I cannot understand this anymore today, it might have something to do with the fact, that I barely ate any sweets as a child, there were only a handful of sweets that I liked, everything else -starting with chocolate- was completely uninteresting for me.
Figure that! A child who doesn’t like sweets! That changed (unfortunately) mostly after moving to Germany. The Germans are so good at making cakes and pastry, one cannot just remain immune.
And these cookies are such a delight, you will love every bite.
More Christmas cookies:
German Walnut Marzipan Cookies
- 250 g all-purpose flour 8.8 oz/ 2 cups
- 70 g granulated sugar 2.5 oz/ 2/3 cup
- a pinch of salt
- 1 sachet vanilla sugar or 1/2 teaspoon vanilla extract
- 1 egg medium Germany, large US
- 125 g very cold butter 4.4 oz/ ½ cup
- 50 g granulated sugar 1.7 oz/ ¼ cup
- 150 g ground walnuts 5.3 oz/ 1 ¼ cups
- 1 egg white
- 25 g marzipan paste 0.8 oz/ ¼ cup (grated and loosely packed )
- 1 egg yolk
- 2 teaspoons milk
- Make the pastry: Place the flour, sugar, salt, and vanilla sugar or extract in a food processor. Pulse shortly to mix the ingredients. Add the egg and the cold butter pieces and pulse a few times until you obtain rough crumbs. Turn the pastry onto the working surface and knead very quickly to form a ball.

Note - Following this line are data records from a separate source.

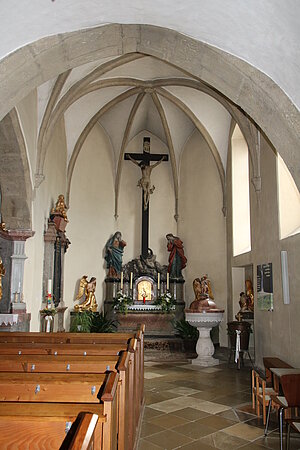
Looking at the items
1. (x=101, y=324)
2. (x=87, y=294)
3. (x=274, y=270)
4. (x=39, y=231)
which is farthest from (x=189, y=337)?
(x=39, y=231)

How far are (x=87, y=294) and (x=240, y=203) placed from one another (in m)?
4.83

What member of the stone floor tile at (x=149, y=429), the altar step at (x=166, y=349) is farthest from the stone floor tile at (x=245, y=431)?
the altar step at (x=166, y=349)

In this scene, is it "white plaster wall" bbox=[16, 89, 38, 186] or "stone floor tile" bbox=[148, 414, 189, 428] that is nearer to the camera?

- Refrigerate: Wrap it in plastic foil and refrigerate it for about 30 minutes.
- Mix the sugar, walnuts, egg white, and grated marzipan until you obtain a paste.
- Roll the pastry on the floured working surface to obtain a rectangle about 40 cm/ 16 inches long and 22 cm/ 8.6 inches wide. Halve the pastry lengthwise to get two long strips of pastry. Halve these strips widthwise. In the end, you should have 4 pastry strips, each about 20 cm/ 8 inches long and about 11 cm/ 4.3 inches wide.
- Preheat the oven to 180 degrees Celsius/ 350 degrees Fahrenheit. Line two baking trays with baking paper.
- Fill: Divide the filling between the pastry strips and spread all over using a knife or your fingers (I found it easier with the fingers, messier but easier). Roll the pastry strips into sausages. Cut each sausage into about 4 mm/ 1.6 inch thick slices.
- Bake: Place the slices on the prepared trays. Whisk the egg yolk and the milk with a fork and brush the pastry with this mixture. Bake for about 12 -15 minutes until golden.